Über die museale Darstellung hinaus bietet das Literaturhaus auch ein vielfältiges, literarisch-kulturelles Programm. So finden beispielsweise regelmäßige Lesungen mit zeitgenössischen Autoren statt, zuletzt zum Beispiel mit Christoph Hein.

Ich habe jedenfalls große Lust bekommen, mich noch einmal mit Johnsons Werk zu beschäftigen, nachdem ich bereits die „Mutmaßungen über Jakob“, die „Skizze eines Verunglückten“ sowie „Karsch, und andere Prosa“ gelesen habe. Vor den „Jahrestagen“ bietet es sich allerdings an, einen Blick in das übrige Werk, das heißt all jene Romane, Erzählungen und Vorlesungen zu werfen, die das Hauptwerk umranken und in denen Figuren und Orte eingeführt werden. Johnsons nüchterner Stil, seine spröde Erzählweise und die narrative Komplexität seines Werkes fordern den Leser.

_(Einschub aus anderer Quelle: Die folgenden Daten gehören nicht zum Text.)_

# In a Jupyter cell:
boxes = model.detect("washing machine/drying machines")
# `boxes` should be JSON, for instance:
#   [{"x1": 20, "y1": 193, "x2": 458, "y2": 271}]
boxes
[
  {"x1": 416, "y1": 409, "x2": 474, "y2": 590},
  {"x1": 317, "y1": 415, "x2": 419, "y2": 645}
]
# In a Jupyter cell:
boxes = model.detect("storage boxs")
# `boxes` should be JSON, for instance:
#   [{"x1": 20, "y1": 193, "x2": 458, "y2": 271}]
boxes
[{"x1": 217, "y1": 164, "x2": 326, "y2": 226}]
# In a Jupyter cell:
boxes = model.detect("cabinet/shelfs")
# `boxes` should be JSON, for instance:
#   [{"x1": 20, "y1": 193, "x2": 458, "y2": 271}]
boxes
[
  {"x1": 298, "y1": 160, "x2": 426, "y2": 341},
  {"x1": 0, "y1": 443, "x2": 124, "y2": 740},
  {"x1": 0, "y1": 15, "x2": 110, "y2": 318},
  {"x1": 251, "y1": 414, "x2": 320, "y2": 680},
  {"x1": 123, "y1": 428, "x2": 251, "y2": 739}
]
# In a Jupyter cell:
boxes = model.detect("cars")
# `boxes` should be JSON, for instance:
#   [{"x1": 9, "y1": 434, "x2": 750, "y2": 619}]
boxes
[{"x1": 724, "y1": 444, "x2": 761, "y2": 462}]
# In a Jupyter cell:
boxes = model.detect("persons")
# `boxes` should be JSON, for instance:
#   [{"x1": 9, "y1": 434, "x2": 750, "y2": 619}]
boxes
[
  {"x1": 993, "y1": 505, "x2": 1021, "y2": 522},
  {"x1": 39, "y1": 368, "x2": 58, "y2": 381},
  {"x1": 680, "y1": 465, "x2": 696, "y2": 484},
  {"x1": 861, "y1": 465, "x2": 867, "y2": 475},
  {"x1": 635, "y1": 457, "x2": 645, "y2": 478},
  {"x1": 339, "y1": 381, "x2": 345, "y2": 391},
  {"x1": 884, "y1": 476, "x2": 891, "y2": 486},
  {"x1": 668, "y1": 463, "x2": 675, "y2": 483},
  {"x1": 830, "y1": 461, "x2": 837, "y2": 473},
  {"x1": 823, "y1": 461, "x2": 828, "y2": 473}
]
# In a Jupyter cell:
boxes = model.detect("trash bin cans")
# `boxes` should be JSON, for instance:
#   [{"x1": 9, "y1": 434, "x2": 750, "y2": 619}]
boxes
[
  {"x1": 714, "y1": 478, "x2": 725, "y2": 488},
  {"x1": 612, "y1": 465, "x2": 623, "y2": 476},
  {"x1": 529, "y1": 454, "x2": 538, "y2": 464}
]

So wechselt bereits in den „Mutmaßungen“ ständig die Perspektive zwischen auktorialem Erzähler und Mehrstimmigkeit. Belohnt wird man mit einer präzisen Sprache.

Wer mag, schlendert im Anschluss an den Besuch des Literaturhauses noch durch die barocke Parkanlage von Schloss Bothmer. Dort ist unter anderem der ringförmige Weiher mit seinen Seerosen eine wundervolle Insel der Erholung.